In Berlin gibt es Streit über den möglichen Ankauf von Wohnungen durch die Stadt. Von Peter Nowak

»Welcome back Sozialismus?« Unter diesem Motto lud der Verein Berliner Kaufleute und Industrieller (VBKI), ein Lobbyverein der Berliner Wirtschaft, Mitte Februar zu einer Diskussionsrunde. Zweck der Veranstaltung war eine Warnung vor einer Wiederauferstehung der DDR in Berlin. Der Präsident des Berliner Immobilienverbands, Jürgen Michael Schick, aktualisierte auf einer Veranstaltung des liberalen »Tagesspiegel« die Angst des Berliner Bürgertums vor linken Experimenten und sprach von einem zu befürchtenden »Venezuela an der Spree«. »Wenn jedes Unternehmen, dessen Gebaren der Politik missfällt, künftig eine Enteignung fürchten muss, gefährden wir den Wohlstand und wirtschaftlichen Erfolg unserer Republik« – mit diesen Worten erweckte der Vorstand einer Charlottenburger Baugenossenschaft, Dirk Enzesberger, den Eindruck, linke Räte würden in Berlin die Richtlinien der Politik bestimmen. Auch die Wirtschaftsredakteurin der »FAZ«, Judith Lembke, ließ Anfang Februar das Gespenst des Sozialismus auferstehen: »Berlin bekommt den Wohnungsmarkt nicht in den Griff. Die Politik verfällt auf immer radikalere Ideen. Droht in der Hauptstadt die Verstaatlichung von Wohnungen?« Soviel Aufregung, nur, weil ein paar Politiker erkannt haben, dass es ohne begrenzte staatliche Eingriffe keinen preiswerten Wohnraum in Berlin geben wird.

Dabei haben alle im Berliner Senat vertretenen Parteien jahrzehntelang den Investoren den roten Teppich ausgelegt und gehofft, dass es der Markt schon richten werde. Jetzt will der Regierende Bürgermeister Michael Müller (SPD) über 50.000 Wohnungen zurückkaufen, die seine Partei 2004 gemeinsam mit dem Koalitionspartner PDS an kapitalkräftige Finanzinvestoren veräußert hat. Zudem diskutieren seit Wochen SPD-Politiker, ob die Gesetzgebungskompetenz der Länder in Fragen der Wohnraumversorgung die Einführung eines »Mietendeckels« in der gesamten Berliner Innenstadt erlaubt. Doch bisher blieb es beim Austausch juristischer Gutachten, die sich über diese Frage nicht einig sind.

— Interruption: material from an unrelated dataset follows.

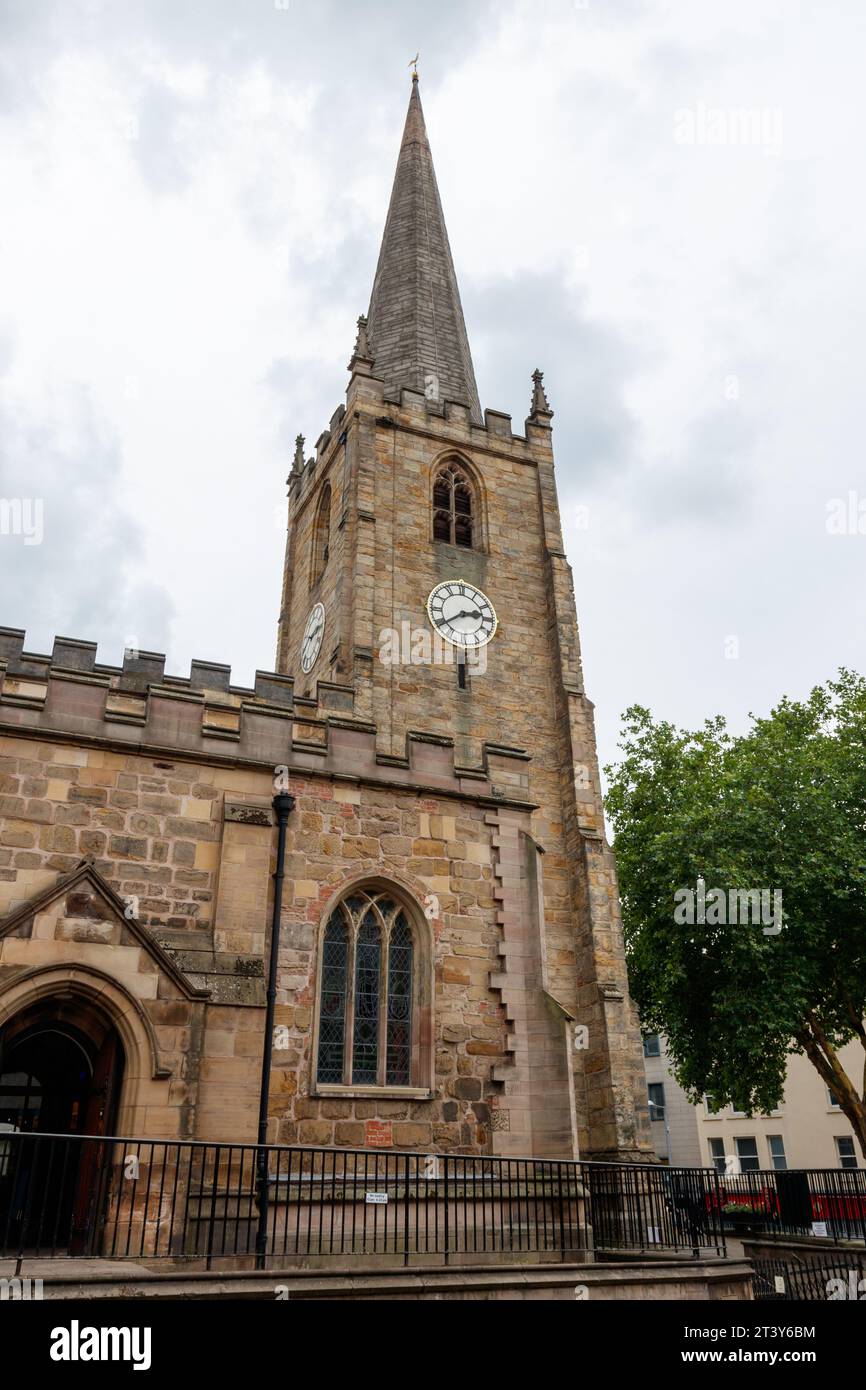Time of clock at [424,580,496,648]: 2:39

Besonders starke Bedenken äußerte die von der Linken gestellte Senatorin für Bauen und Wohnen, Katrin Lompscher, die selbst nach Ansicht einer ihrer Berater, des linken Stadtsoziologen Andrej Holm, vor allem »seriöse Sachverwaltung« betreibt. Die »Rhetorik des extremen Wandels« überlasse sie dem Kreuzberger Baustadtrat Florian Schmidt (Grüne). Der einstige Anhänger der Theorien des US-Soziologen Richard Florida über die positive Rolle der neuen Kreativen bei der Aufwertung der Stadtteile gilt heute als Robin Hood der Berliner Mieter/innen, der Investoren schon mal die Grenzen aufzeigt. »Wir kaufen uns die Stadt zurück«, heißt seine Devise, weil er mit dem Instrument des Vorverkaufsrechts Wohnungen, auf die kapitalkräftige Investoren ein Auge geworfen haben, aufkauft.

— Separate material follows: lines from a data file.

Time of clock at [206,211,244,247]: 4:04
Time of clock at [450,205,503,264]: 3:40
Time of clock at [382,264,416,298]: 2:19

In einer Zeit, in der es zum Dogma geworden ist, dass die Politik dem Kapital keine Vorgaben zu machen hat (es sei denn, Wirtschaftsminister Peter Altmaier möchte »nationale Champions« kreieren), steht schon die bloße Anwendung des Vorverkaufsrechts unter Sozialismusverdacht.

Wenn dann noch Umfragen bestätigen, dass die Enteignung von Immobilienkonzernen in Berlin mehrheitsfähig ist, steht die DDR vor der Tür. Die Probe aufs Exempel dürfte das Volksbegehren »Deutsche Wohnen und Co. enteignen« sein, das am 6. April startet und sich gegen ein besonders mieterunfreundlich agierendes Unternehmen richtet. Angeschoben wurde es von Mieterinitiativen. Unterstützung kommt von der Berliner Linkspartei und Politikern der Grünen und der SPD. Die Initiatoren des Volksbegehrens berufen sich auf die Berliner Verfassung und das Grundgesetz.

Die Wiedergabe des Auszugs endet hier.